TESTO ESTRATTO.
A Novara arrivano nuovi strumenti per misurare l’utilizzo della rete ciclabile cittadina. Il Comune ha infatti deciso di destinare le risorse rimaste dal progetto Primus all’installazione di un sistema di rilevazione dei passaggi delle biciclette lungo tre tratti recentemente realizzati.
Le telecamere avranno il compito di conteggiare i ciclisti in transito e fornire dati utili per monitorare l’effettivo utilizzo delle nuove infrastrutture dedicate alla mobilità sostenibile. Il sistema sarà posizionato sulle piste che completano l’itinerario ciclabile Bonfantini-Torrion Quartara.
L’intervento rientra nel progetto complessivo da 765 mila euro, finanziato per 573.750 euro dal Ministero dell’Ambiente nell’ambito del Programma d’incentivazione alla mobilità urbana sostenibile. I lavori, affidati nel luglio 2024 e conclusi un anno dopo, hanno permesso di realizzare complessivamente 1 chilometro e 762 metri di nuovi percorsi ciclabili.
Nel dettaglio, sono stati completati tre collegamenti: 610 metri tra via Megolo e via 24 Agosto, nella zona di Vignale, 548 metri tra corso Risorgimento e via Europa e altri 604 metri tra via Europa e via Valsesia.
Al termine delle opere, grazie al ribasso ottenuto in fase di gara e nonostante una perizia di variante, il Comune ha potuto contare su una somma residua di 33.806 euro. Una parte di queste risorse sarà ora utilizzata per dotare le piste di un sistema automatico di conteggio dei transiti.
L’incarico è stato affidato alla società Tk srl di Romentino per un importo di 31.427 euro. I dati raccolti potranno essere utilizzati dall’amministrazione per valutare l’impatto delle nuove piste ciclabili e programmare eventuali futuri interventi sulla mobilità urbana.
In precedenza dispositivi simili erano stati inseriti anche in un progetto candidato dal Comune al bando nazionale «Bici in Comune» per altre zone della città, tra cui il baluardo La Marmora e strada Biandrate, ma quella proposta non aveva ottenuto il finanziamento previsto.

COMPITO A. Per ciascuna affermazione indica se concorda con l'articolo sulle piste ciclabili di Novara, rispondendo sì o no e citando le parole decisive: (i) i lavori sono stati affidati nel luglio 2024; (ii) il Ministero dell'Ambiente ha finanziato l'intero progetto da 765 mila euro; (iii) il progetto presentato al bando «Bici in Comune» ha ottenuto il finanziamento.
COMPITO B.
Rispondi in base all'articolo sulle piste ciclabili di Novara:
(i) Quanti metri misura il collegamento tra via Megolo e via 24 Agosto?
(ii) A quale società è stato affidato l'incarico per il sistema di conteggio?
(iii) A quanto ammonta la somma residua rimasta al Comune alla fine delle opere?
COMPITO C. Ripeti parola per parola il tratto dell'articolo sulle piste ciclabili di Novara che va da "Le telecamere avranno" fino a "nuovi percorsi ciclabili.".
Per rispondere serve soltanto il testo estratto.

ESTRATTO DEL DATASET.
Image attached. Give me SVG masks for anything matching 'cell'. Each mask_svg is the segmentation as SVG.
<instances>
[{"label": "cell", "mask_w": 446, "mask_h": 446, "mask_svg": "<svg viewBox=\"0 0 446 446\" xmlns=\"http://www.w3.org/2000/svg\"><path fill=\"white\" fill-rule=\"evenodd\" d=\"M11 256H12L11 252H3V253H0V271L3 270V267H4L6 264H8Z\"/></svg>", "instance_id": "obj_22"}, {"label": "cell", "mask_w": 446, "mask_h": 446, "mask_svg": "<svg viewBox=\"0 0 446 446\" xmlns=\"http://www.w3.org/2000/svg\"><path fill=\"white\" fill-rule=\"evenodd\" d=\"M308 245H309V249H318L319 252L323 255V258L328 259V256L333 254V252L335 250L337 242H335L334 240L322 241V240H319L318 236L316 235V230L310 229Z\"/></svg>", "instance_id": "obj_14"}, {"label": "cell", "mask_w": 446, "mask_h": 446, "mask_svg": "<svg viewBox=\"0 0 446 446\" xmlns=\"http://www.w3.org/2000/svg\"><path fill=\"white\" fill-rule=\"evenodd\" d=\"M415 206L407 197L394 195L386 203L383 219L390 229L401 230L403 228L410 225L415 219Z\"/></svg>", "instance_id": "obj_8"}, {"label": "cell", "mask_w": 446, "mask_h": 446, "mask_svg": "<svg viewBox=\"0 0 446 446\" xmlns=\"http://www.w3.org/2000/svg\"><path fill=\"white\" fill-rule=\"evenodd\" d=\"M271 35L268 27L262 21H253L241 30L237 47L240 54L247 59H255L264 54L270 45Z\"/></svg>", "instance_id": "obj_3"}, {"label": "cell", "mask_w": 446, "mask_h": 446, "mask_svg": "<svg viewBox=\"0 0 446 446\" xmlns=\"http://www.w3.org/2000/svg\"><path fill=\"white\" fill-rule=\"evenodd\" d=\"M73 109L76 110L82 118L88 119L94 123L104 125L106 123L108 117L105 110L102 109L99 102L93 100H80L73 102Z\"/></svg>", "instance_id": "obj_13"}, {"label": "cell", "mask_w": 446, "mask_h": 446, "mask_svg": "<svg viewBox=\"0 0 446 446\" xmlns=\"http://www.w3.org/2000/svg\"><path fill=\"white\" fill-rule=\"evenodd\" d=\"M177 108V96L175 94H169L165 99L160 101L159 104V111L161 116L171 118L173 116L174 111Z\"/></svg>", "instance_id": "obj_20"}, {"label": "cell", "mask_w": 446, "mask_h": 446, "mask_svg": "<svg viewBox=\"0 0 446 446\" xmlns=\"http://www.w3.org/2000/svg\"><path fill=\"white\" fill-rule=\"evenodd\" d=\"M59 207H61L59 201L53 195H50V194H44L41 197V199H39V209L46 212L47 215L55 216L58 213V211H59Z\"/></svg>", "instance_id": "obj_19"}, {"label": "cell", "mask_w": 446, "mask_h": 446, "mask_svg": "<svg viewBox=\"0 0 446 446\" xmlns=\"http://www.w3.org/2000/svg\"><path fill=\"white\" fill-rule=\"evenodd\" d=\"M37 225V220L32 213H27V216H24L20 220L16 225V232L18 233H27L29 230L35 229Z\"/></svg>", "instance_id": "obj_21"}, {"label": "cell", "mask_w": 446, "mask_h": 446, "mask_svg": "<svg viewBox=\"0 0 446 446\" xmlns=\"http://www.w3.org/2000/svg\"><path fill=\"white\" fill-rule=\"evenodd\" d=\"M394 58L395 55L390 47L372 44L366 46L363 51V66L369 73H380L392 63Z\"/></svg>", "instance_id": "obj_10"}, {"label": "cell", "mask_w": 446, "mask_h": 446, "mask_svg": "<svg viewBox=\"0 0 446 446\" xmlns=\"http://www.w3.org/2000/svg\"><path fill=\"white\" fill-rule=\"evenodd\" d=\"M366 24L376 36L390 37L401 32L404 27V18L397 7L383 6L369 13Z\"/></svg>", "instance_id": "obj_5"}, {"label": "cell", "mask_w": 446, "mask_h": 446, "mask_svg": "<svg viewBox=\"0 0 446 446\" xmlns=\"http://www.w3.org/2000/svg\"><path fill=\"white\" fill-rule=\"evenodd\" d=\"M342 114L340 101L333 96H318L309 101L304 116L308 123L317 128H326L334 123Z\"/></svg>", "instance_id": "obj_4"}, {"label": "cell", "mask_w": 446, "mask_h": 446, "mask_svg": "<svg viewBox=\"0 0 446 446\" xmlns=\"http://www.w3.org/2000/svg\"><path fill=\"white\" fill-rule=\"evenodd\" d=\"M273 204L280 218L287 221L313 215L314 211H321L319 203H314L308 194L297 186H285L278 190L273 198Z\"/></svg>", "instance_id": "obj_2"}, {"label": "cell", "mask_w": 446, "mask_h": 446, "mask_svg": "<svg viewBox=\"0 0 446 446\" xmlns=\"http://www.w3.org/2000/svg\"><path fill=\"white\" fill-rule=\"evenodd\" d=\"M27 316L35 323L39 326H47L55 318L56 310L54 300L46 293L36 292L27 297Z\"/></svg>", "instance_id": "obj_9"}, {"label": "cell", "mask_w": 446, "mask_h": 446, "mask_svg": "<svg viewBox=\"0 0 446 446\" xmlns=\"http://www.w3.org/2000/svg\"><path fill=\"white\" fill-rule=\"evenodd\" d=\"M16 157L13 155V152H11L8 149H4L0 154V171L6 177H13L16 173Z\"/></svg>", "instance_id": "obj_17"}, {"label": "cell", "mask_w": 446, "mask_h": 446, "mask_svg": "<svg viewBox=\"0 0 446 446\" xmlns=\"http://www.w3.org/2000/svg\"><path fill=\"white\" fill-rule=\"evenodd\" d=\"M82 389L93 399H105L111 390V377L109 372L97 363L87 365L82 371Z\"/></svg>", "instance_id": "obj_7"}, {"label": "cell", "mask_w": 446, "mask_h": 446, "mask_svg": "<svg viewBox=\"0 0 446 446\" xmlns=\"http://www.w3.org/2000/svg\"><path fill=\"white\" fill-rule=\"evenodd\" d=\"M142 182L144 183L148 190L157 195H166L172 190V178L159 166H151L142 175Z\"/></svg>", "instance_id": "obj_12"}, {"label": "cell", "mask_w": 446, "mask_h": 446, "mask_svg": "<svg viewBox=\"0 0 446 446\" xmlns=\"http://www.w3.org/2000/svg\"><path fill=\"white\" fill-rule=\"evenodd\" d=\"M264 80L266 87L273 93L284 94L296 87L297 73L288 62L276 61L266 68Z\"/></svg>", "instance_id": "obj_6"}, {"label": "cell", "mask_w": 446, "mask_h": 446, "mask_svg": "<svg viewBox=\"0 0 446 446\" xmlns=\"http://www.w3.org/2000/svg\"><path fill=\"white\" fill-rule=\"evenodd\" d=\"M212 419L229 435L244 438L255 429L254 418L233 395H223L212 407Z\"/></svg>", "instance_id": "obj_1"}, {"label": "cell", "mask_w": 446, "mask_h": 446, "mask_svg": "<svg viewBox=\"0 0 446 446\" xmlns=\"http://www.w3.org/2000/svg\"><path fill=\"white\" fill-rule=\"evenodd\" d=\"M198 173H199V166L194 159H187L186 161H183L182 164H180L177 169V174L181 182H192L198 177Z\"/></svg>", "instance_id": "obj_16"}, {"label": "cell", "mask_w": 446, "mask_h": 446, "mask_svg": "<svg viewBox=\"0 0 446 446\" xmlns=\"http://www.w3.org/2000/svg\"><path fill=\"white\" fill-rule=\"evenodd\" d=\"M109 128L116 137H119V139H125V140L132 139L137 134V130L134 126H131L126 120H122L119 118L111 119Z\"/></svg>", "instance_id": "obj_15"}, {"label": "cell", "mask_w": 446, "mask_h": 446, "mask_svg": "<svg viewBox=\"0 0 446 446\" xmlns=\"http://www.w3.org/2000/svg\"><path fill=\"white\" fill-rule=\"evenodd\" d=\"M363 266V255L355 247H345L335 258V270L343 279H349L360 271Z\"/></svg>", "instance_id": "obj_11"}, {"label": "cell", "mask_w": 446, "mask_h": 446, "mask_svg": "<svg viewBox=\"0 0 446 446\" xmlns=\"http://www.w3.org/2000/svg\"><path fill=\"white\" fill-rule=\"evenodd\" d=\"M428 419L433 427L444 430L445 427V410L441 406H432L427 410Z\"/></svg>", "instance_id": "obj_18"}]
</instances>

SOLUZIONE SCRITTA A.
(i) Sì: "I lavori, affidati nel luglio 2024 e conclusi un anno dopo".
(ii) No: "finanziato per 573.750 euro dal Ministero dell’Ambiente".
(iii) No: "ma quella proposta non aveva ottenuto il finanziamento previsto".

SOLUZIONE SCRITTA B.
(i) 610 metri.
(ii) Alla società Tk srl di Romentino.
(iii) 33.806 euro.

SOLUZIONE SCRITTA C.
Le telecamere avranno il compito di conteggiare i ciclisti in transito e fornire dati utili per monitorare l’effettivo utilizzo delle nuove infrastrutture dedicate alla mobilità sostenibile. Il sistema sarà posizionato sulle piste che completano l’itinerario ciclabile Bonfantini-Torrion Quartara.
L’intervento rientra nel progetto complessivo da 765 mila euro, finanziato per 573.750 euro dal Ministero dell’Ambiente nell’ambito del Programma d’incentivazione alla mobilità urbana sostenibile. I lavori, affidati nel luglio 2024 e conclusi un anno dopo, hanno permesso di realizzare complessivamente 1 chilometro e 762 metri di nuovi percorsi ciclabili.